The tradition of awarding honorary degrees is one of the best opportunities for a university to make a statement. By awarding these degrees, universities can embody their principles and missions through an individual who reflects all the ideal qualities that the university upholds. These individuals are chosen for various reason, among them being contributions to their field of study, profession, community, or the awarding university itself.

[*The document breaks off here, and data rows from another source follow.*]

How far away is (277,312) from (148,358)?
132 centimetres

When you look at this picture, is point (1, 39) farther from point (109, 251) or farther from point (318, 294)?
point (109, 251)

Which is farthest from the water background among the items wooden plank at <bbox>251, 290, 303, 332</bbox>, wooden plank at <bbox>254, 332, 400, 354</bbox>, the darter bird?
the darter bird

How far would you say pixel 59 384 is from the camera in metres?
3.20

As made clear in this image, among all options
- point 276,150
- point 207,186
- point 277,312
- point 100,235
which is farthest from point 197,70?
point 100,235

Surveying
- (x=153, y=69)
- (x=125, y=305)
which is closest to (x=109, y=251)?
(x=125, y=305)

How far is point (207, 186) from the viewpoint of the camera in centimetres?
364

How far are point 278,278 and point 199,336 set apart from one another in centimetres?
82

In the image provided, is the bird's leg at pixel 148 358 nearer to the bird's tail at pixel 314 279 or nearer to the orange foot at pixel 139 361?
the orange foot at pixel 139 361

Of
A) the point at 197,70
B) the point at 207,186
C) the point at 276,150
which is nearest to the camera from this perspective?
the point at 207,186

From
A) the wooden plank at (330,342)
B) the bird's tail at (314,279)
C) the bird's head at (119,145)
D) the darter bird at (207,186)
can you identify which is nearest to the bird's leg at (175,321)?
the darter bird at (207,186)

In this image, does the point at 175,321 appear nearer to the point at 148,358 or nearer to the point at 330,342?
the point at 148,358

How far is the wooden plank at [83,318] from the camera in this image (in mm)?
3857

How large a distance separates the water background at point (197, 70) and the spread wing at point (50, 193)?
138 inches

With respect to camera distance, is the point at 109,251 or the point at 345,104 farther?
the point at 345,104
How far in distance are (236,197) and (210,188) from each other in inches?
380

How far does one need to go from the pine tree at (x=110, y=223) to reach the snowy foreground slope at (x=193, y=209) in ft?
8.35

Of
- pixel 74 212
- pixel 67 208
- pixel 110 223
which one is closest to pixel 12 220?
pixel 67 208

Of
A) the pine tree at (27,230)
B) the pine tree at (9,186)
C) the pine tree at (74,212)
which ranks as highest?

When considering a candidate for an honorary degree, a host of different guidelines exists, dependent on where one is and who is awarding the degree. In the field of international relations, one individual immediately comes to mind as I browse through my list of my most influential scholars: Francis Fukuyama
. Dr. Fukuyama represents all of the qualities set forth in these guidelines and is worthy of praise for actions not specified. He has shown steadfast dedication in all of his endeavors, whether it be service to his government, students, or fellow theorists in international politics. But more importantly, Dr. Fukuyama has provided political scholars with various means by which the field of international politics might develop or alter. For this, I believe we must evaluate Dr. Fukuyama, seriously consider him as a candidate for an Honorary degree in literature from the University of Southern California, and perhaps shed the fact that he is long overdue for some serious recognition.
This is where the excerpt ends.